The study, made public on February the 11th edition of Proceedings of the National Academy of Sciences of the United States of America (PNAS) review, was conducted by the Moroccan scientist and an international and multi-disciplinary team from the Institut de chimie des milieu et matériaux de Poitiers.
According to American science platform Science Daily, El Albani’s team revealed that a fossil deposit discovered a few years ago in Franceville Basin, Gabon, contain multicellular organisms that were able to move. To put it in other words, the 2.1 billion-year-old discovered fossils point at the oldest evidence of mobility in the world.
«This shows that certain multicellular organisms in this primitive marine ecosystem were sophisticated enough to move through its mud, rich in organic matter», the same source said.
The second chapter of a major discovery
«Life during the so-called Paleoproterozoic Era, 2.5 to 1.6 billion years ago, was not only bacterial, but more complex organisms had emerged at some point, likely only during some phases and under certain environmental circumstances», El Albani said.
A handout picture taken and released by the CNRS of the Poitiers Universite on 11 February 2019 shows fossil traces of movement in a 2.1 billion-year-old rock./ Ph.

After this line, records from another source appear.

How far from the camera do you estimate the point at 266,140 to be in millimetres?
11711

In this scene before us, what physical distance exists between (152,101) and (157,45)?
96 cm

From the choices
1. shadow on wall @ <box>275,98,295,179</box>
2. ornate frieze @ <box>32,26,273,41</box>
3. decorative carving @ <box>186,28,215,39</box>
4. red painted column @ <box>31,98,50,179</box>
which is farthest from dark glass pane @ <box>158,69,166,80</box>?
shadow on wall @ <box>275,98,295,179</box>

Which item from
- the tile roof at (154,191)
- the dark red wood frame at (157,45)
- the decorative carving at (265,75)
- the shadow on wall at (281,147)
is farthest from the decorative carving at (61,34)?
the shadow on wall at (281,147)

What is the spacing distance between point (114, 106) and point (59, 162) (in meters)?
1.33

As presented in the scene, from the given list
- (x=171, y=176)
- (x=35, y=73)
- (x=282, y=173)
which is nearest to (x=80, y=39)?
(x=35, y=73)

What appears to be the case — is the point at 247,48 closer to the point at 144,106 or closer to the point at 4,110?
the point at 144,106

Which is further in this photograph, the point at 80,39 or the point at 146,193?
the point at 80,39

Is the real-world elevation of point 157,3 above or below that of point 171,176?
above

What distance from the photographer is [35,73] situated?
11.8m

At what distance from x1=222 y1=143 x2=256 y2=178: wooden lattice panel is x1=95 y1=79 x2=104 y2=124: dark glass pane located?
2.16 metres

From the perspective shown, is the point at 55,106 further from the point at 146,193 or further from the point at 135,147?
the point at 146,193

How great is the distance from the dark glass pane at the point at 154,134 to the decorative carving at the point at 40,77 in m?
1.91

AFP
The new findings are part of a second chapter to a major discovery made in 2008 by the Moroccan geologist. In fact, Abderrazak El Albani and his team found the oldest existing fossils that had «multicellular organisms» in Gabon.
According to Science Daily, the study by El Albani’s team managed to «re-date the appearance of multicellular life on Earth to 2.1 billion years -- approximately 1.5 billion years earlier than previously thought (600 million)».
When studying the same deposit discovered in Gabon in 2008, El Albani and his team uncovered «the existence of fossilized traces of motility», indicating that some of the multicellular organism were mobile.
«What matters here is their astonishing complexity and diversity in shape and size, and likely in terms of metabolic, developmental and behavioral patterns, including the just-discovered earliest evidence of motility, at least for certain among them», said paleobiogeochemist and sedimentologist Abderrazak El Albani.
For the record, El Albani studied in the University of Lille, where he received a doctorate in geology and sedimentary and geochemistry. The Marrakech-native joined the Hydrasa laboratory in 1999 and was appointed Professor in 2010.